The basic argument that Rafale was simply cheaper than Typhoon is interesting but without sounding too churlish, this is rather surprising, but reflective of the simple fact that for Dassault, the Indian competition was the last chance saloon.
We have discussed the numerous issues around the Rafale win but if it is as simple as price then the Eurofighter partners should simply reflect on the fact that it has been beaten by a worthy opponent, have some dignity and let the Indians bleed Dassault dry during the final negotiations over the next 6 or 7 months.
Volumes are one thing, sustaining a supply chain is another but actually making any money is entirely another!
Given that the only 18 Rafales will be built in France and therefore a likely number in Europe if the Typhoon had won perhaps it is not that big a loss. Typhoon still has a reasonably good chance of securing orders in Saudi Arabia and although the UAE deal might be a little shakier than it was before the Indian decision there is also Malaysia to consider. None of these of course add up to the Indian deal and we must also not forget the Brazilian competition which must now be seen as at least shifting towards Rafale.
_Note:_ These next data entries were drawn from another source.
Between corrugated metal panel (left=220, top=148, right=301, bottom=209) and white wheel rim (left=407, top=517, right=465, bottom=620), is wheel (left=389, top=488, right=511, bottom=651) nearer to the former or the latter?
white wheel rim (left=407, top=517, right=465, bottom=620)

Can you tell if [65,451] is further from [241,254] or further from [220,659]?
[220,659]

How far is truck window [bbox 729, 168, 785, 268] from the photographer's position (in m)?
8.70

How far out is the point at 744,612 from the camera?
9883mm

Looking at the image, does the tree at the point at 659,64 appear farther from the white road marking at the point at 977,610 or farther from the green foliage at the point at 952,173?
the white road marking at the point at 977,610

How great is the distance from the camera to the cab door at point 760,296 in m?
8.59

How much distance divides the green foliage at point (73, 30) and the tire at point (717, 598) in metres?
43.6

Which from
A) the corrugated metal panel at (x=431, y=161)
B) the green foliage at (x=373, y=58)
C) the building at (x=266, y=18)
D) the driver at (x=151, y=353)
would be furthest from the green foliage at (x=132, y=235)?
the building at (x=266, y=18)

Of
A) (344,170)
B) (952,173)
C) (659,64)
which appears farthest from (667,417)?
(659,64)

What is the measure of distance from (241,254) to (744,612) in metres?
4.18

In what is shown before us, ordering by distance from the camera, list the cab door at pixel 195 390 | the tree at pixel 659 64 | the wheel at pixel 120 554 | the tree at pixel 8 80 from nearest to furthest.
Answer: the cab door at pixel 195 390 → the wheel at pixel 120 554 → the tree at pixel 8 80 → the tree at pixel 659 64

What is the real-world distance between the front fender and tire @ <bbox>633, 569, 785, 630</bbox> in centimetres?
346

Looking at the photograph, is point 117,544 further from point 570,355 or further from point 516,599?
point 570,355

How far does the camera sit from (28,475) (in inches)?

With BAE and Dassault moving towards a collaborative project on a MALE UAV the big loser is EADS/Cassidian.
BAE also have the F35
There seems very little appetite to put development money into Typhoon for the AESA, weapons integration, conformal fuel tanks and thrust vectoring so how does the lack of another large export customer affect this development path?
Rafale’s future looks bright, what of Typhoon?